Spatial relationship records
* * * * * * *

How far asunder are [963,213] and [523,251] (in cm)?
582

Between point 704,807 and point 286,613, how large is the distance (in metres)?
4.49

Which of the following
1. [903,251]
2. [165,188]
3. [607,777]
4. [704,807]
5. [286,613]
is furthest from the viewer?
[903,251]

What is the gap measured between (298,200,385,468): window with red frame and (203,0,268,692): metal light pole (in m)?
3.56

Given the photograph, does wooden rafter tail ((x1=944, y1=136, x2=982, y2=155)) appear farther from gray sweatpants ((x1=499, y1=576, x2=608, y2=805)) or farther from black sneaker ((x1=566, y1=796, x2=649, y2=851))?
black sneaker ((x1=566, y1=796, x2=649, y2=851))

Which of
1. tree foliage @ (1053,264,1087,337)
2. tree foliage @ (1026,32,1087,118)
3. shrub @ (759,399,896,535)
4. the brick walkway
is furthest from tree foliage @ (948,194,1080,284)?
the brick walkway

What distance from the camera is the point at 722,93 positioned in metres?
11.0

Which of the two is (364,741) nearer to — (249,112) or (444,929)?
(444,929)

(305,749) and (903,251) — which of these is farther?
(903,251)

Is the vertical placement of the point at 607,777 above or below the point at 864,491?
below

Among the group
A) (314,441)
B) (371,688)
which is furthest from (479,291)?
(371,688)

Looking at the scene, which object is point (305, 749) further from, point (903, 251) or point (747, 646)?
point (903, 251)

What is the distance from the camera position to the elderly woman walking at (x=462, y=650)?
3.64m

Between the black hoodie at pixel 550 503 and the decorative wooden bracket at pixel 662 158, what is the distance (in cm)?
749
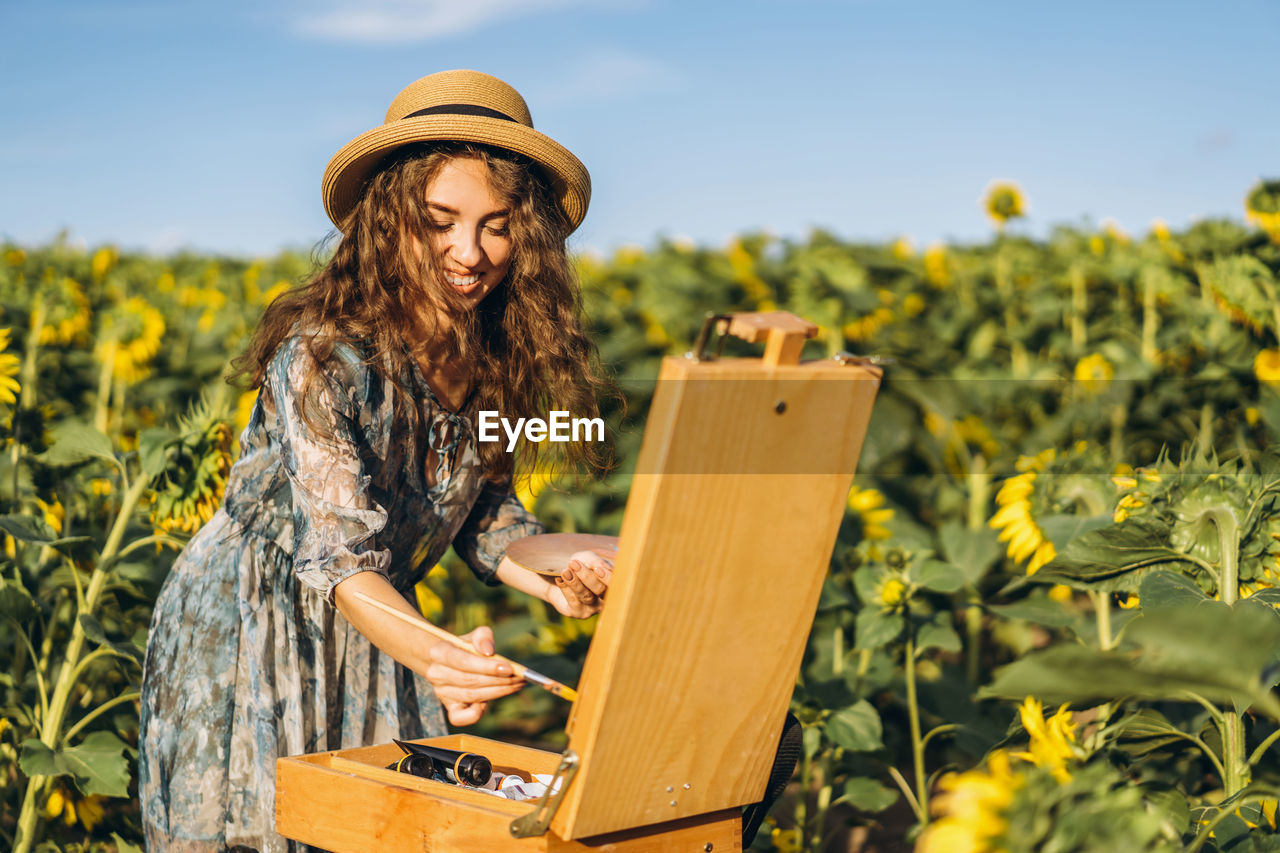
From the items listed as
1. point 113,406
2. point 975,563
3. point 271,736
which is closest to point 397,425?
point 271,736

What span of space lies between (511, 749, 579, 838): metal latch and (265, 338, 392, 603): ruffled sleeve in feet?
1.42

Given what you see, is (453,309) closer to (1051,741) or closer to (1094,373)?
(1051,741)

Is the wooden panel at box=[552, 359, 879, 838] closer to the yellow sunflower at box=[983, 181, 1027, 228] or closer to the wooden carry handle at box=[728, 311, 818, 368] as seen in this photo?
the wooden carry handle at box=[728, 311, 818, 368]

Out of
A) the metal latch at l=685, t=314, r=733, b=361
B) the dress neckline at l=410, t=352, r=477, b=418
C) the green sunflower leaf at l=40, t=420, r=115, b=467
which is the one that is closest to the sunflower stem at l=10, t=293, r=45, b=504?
the green sunflower leaf at l=40, t=420, r=115, b=467

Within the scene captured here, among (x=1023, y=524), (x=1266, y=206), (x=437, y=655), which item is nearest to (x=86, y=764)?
(x=437, y=655)

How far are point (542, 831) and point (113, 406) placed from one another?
12.8ft

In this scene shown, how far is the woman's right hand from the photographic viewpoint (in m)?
1.08

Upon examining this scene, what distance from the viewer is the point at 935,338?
4664mm

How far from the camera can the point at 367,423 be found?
57.4 inches

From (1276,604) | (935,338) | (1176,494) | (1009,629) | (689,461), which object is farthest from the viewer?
(935,338)

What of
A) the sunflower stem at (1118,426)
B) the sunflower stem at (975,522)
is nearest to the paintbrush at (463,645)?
the sunflower stem at (975,522)

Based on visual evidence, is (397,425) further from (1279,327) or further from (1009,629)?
(1009,629)

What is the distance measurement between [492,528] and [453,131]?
0.65m

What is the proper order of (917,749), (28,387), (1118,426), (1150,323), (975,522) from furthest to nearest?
(1150,323), (1118,426), (975,522), (28,387), (917,749)
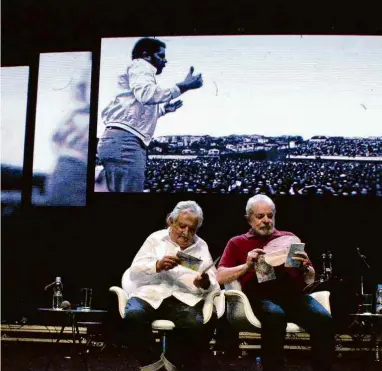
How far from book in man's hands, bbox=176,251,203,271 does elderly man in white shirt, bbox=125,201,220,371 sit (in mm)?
37

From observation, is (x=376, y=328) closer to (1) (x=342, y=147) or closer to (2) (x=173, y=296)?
(1) (x=342, y=147)

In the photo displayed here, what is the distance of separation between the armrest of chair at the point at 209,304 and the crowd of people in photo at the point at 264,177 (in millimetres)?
2342

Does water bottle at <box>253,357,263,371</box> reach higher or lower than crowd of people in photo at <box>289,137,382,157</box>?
lower

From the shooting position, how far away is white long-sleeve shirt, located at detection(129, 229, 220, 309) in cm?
320

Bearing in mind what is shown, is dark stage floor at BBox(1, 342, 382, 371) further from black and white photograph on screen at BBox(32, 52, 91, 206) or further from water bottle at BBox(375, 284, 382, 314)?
black and white photograph on screen at BBox(32, 52, 91, 206)

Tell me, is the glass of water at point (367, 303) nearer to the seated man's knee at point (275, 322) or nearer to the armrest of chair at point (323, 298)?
the armrest of chair at point (323, 298)

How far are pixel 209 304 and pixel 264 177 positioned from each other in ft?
8.19

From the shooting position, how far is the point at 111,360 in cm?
470

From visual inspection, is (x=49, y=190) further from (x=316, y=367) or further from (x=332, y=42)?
(x=316, y=367)

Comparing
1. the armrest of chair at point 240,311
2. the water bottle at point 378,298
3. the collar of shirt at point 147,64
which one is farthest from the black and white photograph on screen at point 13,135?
the water bottle at point 378,298

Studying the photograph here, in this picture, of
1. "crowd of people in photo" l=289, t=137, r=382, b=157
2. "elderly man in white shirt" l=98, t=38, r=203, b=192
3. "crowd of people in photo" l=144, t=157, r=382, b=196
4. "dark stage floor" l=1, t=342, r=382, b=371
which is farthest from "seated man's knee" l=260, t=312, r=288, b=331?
"elderly man in white shirt" l=98, t=38, r=203, b=192

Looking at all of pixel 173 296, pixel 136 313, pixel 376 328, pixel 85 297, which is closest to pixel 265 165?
pixel 376 328

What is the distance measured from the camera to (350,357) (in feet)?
16.7

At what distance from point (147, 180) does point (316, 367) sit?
307 centimetres
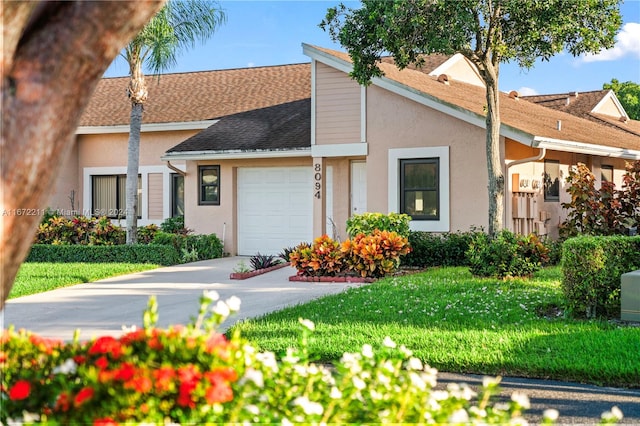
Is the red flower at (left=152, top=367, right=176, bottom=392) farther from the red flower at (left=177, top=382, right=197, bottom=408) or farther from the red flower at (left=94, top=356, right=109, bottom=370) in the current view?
the red flower at (left=94, top=356, right=109, bottom=370)

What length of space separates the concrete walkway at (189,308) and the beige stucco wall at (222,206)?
2.90 m

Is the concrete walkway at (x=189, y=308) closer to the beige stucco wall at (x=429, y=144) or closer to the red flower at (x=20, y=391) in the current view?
the red flower at (x=20, y=391)

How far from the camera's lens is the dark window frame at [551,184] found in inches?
738

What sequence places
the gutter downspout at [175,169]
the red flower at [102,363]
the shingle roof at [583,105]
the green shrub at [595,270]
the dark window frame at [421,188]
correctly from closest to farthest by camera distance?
the red flower at [102,363], the green shrub at [595,270], the dark window frame at [421,188], the gutter downspout at [175,169], the shingle roof at [583,105]

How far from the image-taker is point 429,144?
56.9 ft

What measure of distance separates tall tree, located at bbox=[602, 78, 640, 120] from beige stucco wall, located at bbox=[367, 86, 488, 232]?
4383 cm

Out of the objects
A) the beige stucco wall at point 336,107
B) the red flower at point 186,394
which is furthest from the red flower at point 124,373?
the beige stucco wall at point 336,107

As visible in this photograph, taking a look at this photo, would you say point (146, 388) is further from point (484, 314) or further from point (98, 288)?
point (98, 288)

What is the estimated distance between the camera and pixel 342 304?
11.4 m

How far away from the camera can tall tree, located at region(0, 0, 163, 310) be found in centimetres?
334

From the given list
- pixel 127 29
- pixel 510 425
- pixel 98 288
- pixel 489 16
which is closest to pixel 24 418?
pixel 127 29

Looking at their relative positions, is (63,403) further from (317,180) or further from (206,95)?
(206,95)

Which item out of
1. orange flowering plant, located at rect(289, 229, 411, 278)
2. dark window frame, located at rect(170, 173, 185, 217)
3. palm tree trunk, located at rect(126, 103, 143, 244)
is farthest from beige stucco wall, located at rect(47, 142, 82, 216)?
orange flowering plant, located at rect(289, 229, 411, 278)

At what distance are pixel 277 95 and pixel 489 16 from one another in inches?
415
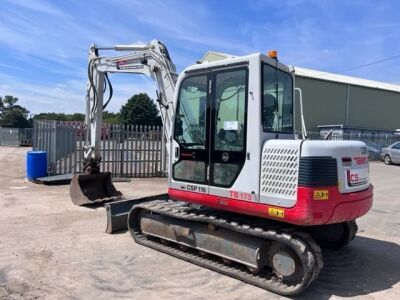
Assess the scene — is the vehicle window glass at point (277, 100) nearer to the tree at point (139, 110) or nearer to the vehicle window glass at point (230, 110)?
the vehicle window glass at point (230, 110)

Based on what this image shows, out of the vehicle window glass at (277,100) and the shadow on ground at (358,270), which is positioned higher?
the vehicle window glass at (277,100)

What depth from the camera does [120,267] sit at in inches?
235

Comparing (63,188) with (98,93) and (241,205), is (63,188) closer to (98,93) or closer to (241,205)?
(98,93)

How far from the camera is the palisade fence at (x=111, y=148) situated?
48.3 feet

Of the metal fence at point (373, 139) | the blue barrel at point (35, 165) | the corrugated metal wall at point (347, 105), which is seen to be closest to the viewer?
the blue barrel at point (35, 165)

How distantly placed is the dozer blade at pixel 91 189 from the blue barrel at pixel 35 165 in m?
4.03

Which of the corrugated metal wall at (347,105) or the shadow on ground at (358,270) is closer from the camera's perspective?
the shadow on ground at (358,270)

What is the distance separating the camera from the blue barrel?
1388 cm

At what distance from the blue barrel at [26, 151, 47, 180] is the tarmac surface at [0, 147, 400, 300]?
185 inches

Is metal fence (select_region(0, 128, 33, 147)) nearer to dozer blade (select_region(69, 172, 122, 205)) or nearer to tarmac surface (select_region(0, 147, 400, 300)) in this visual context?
dozer blade (select_region(69, 172, 122, 205))

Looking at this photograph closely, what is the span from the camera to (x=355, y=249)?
7082mm

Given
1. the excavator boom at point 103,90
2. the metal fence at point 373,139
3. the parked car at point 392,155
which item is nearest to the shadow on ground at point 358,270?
the excavator boom at point 103,90

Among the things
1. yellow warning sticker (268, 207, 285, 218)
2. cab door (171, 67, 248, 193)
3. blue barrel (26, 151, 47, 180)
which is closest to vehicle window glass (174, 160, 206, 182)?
cab door (171, 67, 248, 193)

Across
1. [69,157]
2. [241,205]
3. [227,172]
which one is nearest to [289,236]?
[241,205]
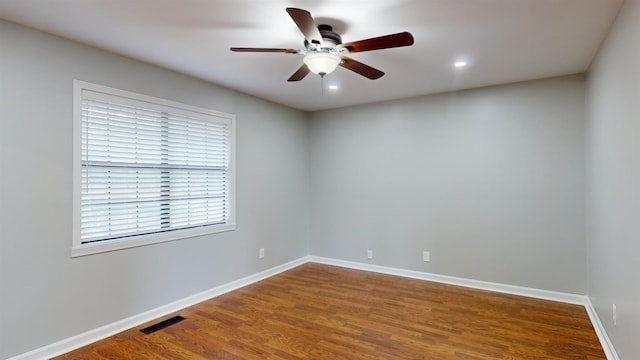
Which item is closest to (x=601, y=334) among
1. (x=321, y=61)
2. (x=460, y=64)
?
(x=460, y=64)

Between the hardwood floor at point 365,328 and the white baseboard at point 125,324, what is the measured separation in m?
0.08

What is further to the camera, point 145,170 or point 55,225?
point 145,170

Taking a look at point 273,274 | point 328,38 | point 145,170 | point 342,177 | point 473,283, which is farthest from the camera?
point 342,177

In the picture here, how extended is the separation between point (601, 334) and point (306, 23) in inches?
132

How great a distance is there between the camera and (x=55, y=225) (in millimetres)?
2564

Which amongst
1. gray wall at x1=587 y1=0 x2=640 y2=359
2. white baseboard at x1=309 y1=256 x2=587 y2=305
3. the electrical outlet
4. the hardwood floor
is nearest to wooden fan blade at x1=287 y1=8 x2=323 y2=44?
gray wall at x1=587 y1=0 x2=640 y2=359

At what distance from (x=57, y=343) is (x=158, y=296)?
2.76 ft

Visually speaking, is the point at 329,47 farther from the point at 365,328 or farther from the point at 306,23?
the point at 365,328

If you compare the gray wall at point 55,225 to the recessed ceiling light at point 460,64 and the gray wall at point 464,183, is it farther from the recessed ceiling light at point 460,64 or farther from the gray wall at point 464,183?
the recessed ceiling light at point 460,64

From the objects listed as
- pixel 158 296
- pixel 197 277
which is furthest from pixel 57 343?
pixel 197 277

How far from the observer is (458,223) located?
4.19m

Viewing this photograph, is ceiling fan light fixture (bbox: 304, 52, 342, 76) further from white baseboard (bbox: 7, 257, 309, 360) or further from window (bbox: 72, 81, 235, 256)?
white baseboard (bbox: 7, 257, 309, 360)

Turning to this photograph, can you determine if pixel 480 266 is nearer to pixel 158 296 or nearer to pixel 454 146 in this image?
pixel 454 146

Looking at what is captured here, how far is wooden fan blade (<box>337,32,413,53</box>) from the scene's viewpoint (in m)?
1.95
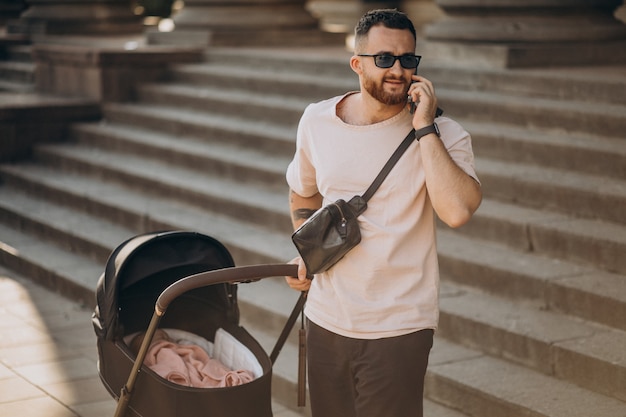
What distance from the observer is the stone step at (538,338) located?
512 centimetres

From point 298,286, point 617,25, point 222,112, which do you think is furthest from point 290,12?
point 298,286

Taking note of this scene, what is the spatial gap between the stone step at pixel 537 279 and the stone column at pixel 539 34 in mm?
2228

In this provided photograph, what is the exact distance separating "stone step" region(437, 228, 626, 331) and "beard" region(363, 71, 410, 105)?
231 cm

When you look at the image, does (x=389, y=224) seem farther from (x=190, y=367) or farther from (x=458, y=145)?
(x=190, y=367)

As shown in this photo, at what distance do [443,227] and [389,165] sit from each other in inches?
131

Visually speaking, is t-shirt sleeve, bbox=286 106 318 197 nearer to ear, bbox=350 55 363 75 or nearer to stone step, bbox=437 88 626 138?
ear, bbox=350 55 363 75

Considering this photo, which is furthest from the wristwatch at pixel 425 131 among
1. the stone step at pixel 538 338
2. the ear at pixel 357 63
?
the stone step at pixel 538 338

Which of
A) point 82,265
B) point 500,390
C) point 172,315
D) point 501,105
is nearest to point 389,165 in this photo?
point 172,315

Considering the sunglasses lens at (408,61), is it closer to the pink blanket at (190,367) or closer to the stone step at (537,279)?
the pink blanket at (190,367)

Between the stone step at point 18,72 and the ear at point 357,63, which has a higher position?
the ear at point 357,63

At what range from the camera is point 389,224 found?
11.9 feet

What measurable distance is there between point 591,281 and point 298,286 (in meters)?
2.28

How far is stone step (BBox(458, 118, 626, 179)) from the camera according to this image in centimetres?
656

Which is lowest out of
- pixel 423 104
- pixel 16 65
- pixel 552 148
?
pixel 16 65
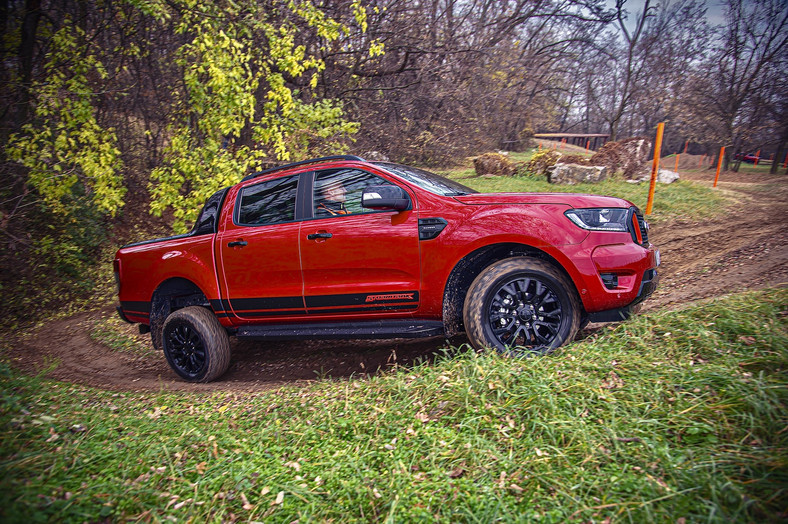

* * * * * * *

> **Requirement**
Which lines in the items above contain the string "foliage", matching case? Select each of those lines and copy it out in full.

> **Answer to the exercise**
1. tree foliage @ (1053,264,1087,337)
2. tree foliage @ (1026,32,1087,118)
is furthest from tree foliage @ (948,194,1080,284)?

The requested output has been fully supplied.